Apesar das aventuras literárias, a música ainda é o principal elemento que identifica e carrega a autenticidade de Zeca Baleiro. Em Goiânia Zeca apresenta o show da turnê do CD “Concerto”, lançado em agosto de 2010, é um arranjo com versões de vários artistas que marcaram a vida do cantor maranhense. “É um disco especial na minha carreira, porque foi feito inédito, mas foi feito ao vivo, e somos apenas eu e mais dois músicos no palco violonistas Swami Jr. e Tuco Marcondes”, disse.

“É muito interessante, porque são algumas canções antigas que eu toco, rearranjadas em um novo formato, mas há também muita releitura, é basicamente um disco de intérprete”, comentou. Cartola, Camisa de Vênus, Walter Franco, Chico César, Foo Fighters, todos estão representados no novo disco. Entretanto, os sucessos passados estão no repertório do show. “Faço, senão eu apanho”, brincou Zeca, que não reclama da situação. “É sempre bom, claro”.

Cenário para a Música Popular Brasileira

“Acho que a gente vive um tempo interessante”. Zeca é otimista e acredita que a Música Popular Brasileira tem um ambiente propício para alcançar novos voos, apesar das dificuldades de sempre. “Ao mesmo tempo que muitos espaços vão ficando mais fechados, por exemplo, as rádios não tocam mais música brasileira como deveriam, salvo algumas exceções como a rádio de vocês, os programas televisivos dedicados a música ficam com um extrato muito popular de música, Por outro lado acho que há uma abertura do próprio público”, ressaltou.

“O público está com vontade também de ver coisas curiosas, inusitadas. As pessoas querem ver isso, querem que os artistas saindo da sua zona de conforto, tocando sempre os mesmos sucessos, e eu estou sentindo que a cena está muito propícia para esse tipo de projeto”, acrescentou o músico.

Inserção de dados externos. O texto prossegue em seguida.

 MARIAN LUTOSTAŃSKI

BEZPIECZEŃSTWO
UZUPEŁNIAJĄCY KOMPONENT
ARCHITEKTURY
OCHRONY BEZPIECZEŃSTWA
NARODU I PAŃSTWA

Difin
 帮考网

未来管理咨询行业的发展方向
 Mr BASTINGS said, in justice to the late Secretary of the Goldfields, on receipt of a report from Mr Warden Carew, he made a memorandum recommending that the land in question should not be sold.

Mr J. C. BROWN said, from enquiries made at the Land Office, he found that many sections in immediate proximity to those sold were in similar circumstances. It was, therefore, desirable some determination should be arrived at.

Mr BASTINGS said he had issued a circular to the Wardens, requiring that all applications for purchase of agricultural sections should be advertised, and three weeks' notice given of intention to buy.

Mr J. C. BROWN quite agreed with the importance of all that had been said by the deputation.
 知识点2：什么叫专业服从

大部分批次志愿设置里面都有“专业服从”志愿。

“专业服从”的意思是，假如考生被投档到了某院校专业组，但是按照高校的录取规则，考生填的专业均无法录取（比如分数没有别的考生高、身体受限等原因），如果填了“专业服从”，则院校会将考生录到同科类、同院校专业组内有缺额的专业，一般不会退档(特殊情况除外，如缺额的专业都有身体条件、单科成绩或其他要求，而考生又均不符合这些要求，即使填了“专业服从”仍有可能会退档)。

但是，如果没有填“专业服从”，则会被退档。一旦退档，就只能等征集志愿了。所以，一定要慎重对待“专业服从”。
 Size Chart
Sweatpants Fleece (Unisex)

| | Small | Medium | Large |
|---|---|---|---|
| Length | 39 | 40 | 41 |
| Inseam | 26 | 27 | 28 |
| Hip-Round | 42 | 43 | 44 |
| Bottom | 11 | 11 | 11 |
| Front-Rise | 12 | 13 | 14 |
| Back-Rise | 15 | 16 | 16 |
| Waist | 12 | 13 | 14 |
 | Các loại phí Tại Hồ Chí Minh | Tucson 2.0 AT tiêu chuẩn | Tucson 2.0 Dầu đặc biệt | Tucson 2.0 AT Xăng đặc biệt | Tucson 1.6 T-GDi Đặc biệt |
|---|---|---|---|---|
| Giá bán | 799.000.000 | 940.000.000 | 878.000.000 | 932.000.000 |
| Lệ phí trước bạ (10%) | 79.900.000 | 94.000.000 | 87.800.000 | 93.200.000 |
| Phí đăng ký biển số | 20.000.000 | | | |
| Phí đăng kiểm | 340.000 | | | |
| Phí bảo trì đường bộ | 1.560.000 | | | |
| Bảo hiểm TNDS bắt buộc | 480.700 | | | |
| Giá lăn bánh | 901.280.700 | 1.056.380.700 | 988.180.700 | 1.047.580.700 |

Segundo Zeca, o atual momento é bom inclusive para que a música brasileira se consolide no exterior, em um movimento que acompanha o panorama político e econômico no qual o Brasil se encaixa.

“À medida que o Brasil se impuser no cenário internacional, o português, isso já vem acontecendo, conheço muitos americanos e europeus que tem tido interesse pela língua portuguesa, eu acho que isso (carreira internacional) vai ser uma coisa que vai acontecer”, analisou o Baleiro. Zeca já participou de festivais no exterior, e a expectativa é que essas oportunidades se ampliem. “Essa cena vai se alargar”, garantiu.